Cywilizacja śmierci. Opuszczony akwen
Cywilizacja śmierci. Opuszczony akwen
Starosta Melsztyński Starosta Melsztyński
2323
BLOG

Referendum prezydenta Dudy nie dotyczy prywatyzacji lasów państwowych

Starosta Melsztyński Starosta Melsztyński Polityka Obserwuj notkę 156

Wydudani

Prezydent Duda skierował do Senatu projekt postanowienia o zarządzeniu ogólnokrajowego referendum, które miałoby odbyć się 25 października wraz z wyborami parlamentarnymi. Polacy mieliby odpowiedzieć na trzy pytania: czy są "za obniżeniem wieku emerytalnego i powiązaniem uprawnień emerytalnych ze stażem pracy"; czy są "za utrzymaniem dotychczasowego systemu funkcjonowania Państwowego Gospodarstwa Leśnego Lasy Państwowe" i czy są "za zniesieniem powszechnego ustawowego obowiązku szkolnego sześciolatków i przywróceniem powszechnego ustawowego obowiązku szkolnego od siódmego roku życia".

Człowiek funduje sobie kilkudniowy detoks od Polski i spędza przyjemnie czas w cywilizacji śmierci, a tu sie dzieje.

Przed wyjazdem to było tak, że prezydent miał złożyć do Senatu, a Polacy mieliby odpowiedzieć na pytanie, czy są za czy przeciw prywatyzacji lasów państwowych, Widzicie, moi drodzy, subtelną różnicę? Nie, oczywiście, że nie widzicie. No to pragnę wam uzmysłowić, że w pytaniach referendalnych zaproponowanych przez prezydenta Andrzeja Dudę nie ma ani słowa o prywatyzacji. Więcej - nie ma ani słowa o lasach państwowych. Ani słowa, zupełny brak  sformułowania  lasy państwowe  aż dzwoni.

== == ==

ZADANIE. Z wpisu o referendum powyżej wypisz wszystkie pytania, na które mieliby odpowiedzieć Polacy. Każde przytocz w brzmieniu podanym w cudzysłowie.

SEKCJA DANYCH.
== == ==

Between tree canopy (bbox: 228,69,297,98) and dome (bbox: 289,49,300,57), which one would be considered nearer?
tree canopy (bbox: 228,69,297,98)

== == ==

ODPOWIEDŹ.
1. Czy są „za obniżeniem wieku emerytalnego i powiązaniem uprawnień emerytalnych ze stażem pracy”.
2. Czy są „za utrzymaniem dotychczasowego systemu funkcjonowania Państwowego Gospodarstwa Leśnego Lasy Państwowe”.
3. Czy są „za zniesieniem powszechnego ustawowego obowiązku szkolnego sześciolatków i przywróceniem powszechnego ustawowego obowiązku szkolnego od siódmego roku życia”.